── RECORDED INFORMATION
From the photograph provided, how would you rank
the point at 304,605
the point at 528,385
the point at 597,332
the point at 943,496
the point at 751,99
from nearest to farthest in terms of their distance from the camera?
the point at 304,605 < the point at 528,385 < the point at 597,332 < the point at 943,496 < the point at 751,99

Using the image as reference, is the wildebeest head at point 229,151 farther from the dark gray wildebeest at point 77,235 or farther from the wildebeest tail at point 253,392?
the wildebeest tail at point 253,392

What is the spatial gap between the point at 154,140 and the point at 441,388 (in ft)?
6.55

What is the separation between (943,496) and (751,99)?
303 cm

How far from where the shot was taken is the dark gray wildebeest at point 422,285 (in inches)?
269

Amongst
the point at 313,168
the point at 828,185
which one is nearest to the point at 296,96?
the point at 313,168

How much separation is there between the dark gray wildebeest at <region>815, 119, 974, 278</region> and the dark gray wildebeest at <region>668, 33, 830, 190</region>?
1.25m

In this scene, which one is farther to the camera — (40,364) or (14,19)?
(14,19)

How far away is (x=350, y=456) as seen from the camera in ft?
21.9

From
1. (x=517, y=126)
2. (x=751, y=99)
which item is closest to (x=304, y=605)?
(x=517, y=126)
────
> REQUIREMENTS
Could you recast every line of the records above as a Markdown table with the columns Entry and Content, numbering each line in Entry and skipping the blank ones?

> WRITTEN ANSWER
| Entry | Content |
|---|---|
| 1 | From the photograph provided, how would you rank |
| 2 | the point at 304,605 |
| 3 | the point at 528,385 |
| 4 | the point at 597,332 |
| 5 | the point at 943,496 |
| 6 | the point at 751,99 |
| 7 | from nearest to farthest in terms of their distance from the camera? |
| 8 | the point at 304,605 < the point at 528,385 < the point at 597,332 < the point at 943,496 < the point at 751,99 |
| 9 | Using the image as reference, is the wildebeest head at point 229,151 farther from the dark gray wildebeest at point 77,235 or farther from the wildebeest tail at point 253,392? |
| 10 | the wildebeest tail at point 253,392 |
| 11 | What is the spatial gap between the point at 154,140 and the point at 441,388 (in ft)? |
| 12 | 6.55 |
| 13 | What is the separation between (943,496) and (751,99)? |
| 14 | 303 cm |
| 15 | How far from where the shot was taken is the dark gray wildebeest at point 422,285 (in inches)? |
| 16 | 269 |
| 17 | Amongst |
| 18 | the point at 313,168 |
| 19 | the point at 828,185 |
| 20 | which one is nearest to the point at 296,96? |
| 21 | the point at 313,168 |
| 22 | How much separation is there between the dark gray wildebeest at <region>815, 119, 974, 278</region> and the dark gray wildebeest at <region>668, 33, 830, 190</region>? |
| 23 | 1.25m |
| 24 | In this scene, which one is farther to the camera — (40,364) or (14,19)? |
| 25 | (14,19) |
| 26 | How far away is (x=350, y=456) as seen from the camera in ft? |
| 27 | 21.9 |
| 28 | From |
| 29 | 1. (x=517, y=126) |
| 30 | 2. (x=751, y=99) |
| 31 | which item is closest to (x=304, y=605)? |
| 32 | (x=517, y=126) |